#### EXERCISE GOAL:
Set down the line that has "United States, site archbold_FL-12." and each line beneath it, through the last line of the entries, exactly and with no others.
*** Opening DATA UNDER STUDY ***
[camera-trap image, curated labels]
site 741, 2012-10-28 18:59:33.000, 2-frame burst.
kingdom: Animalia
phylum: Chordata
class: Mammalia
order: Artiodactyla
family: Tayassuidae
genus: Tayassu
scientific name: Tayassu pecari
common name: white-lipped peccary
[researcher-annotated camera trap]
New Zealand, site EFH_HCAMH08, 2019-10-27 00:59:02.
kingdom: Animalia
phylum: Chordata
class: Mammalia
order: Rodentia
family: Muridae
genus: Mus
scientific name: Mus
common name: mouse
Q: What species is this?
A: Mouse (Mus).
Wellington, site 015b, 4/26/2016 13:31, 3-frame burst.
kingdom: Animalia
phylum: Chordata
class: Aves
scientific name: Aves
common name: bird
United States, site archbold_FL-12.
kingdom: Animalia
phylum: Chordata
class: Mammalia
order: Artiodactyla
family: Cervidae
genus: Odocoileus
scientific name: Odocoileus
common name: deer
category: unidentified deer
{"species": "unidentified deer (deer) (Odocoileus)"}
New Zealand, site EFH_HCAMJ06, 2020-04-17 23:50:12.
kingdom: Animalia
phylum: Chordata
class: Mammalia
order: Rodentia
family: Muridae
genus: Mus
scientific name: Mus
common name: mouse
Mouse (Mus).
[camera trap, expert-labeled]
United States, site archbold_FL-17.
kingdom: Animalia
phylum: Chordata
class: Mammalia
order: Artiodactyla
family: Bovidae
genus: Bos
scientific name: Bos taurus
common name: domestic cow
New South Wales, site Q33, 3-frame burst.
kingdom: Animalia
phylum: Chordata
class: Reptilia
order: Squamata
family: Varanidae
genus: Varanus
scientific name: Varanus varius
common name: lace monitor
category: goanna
*** Closing DATA UNDER STUDY ***
#### REPLY:
United States, site archbold_FL-12.
kingdom: Animalia
phylum: Chordata
class: Mammalia
order: Artiodactyla
family: Cervidae
genus: Odocoileus
scientific name: Odocoileus
common name: deer
category: unidentified deer
{"species": "unidentified deer (deer) (Odocoileus)"}
New Zealand, site EFH_HCAMJ06, 2020-04-17 23:50:12.
kingdom: Animalia
phylum: Chordata
class: Mammalia
order: Rodentia
family: Muridae
genus: Mus
scientific name: Mus
common name: mouse
Mouse (Mus).
[camera trap, expert-labeled]
United States, site archbold_FL-17.
kingdom: Animalia
phylum: Chordata
class: Mammalia
order: Artiodactyla
family: Bovidae
genus: Bos
scientific name: Bos taurus
common name: domestic cow
New South Wales, site Q33, 3-frame burst.
kingdom: Animalia
phylum: Chordata
class: Reptilia
order: Squamata
family: Varanidae
genus: Varanus
scientific name: Varanus varius
common name: lace monitor
category: goanna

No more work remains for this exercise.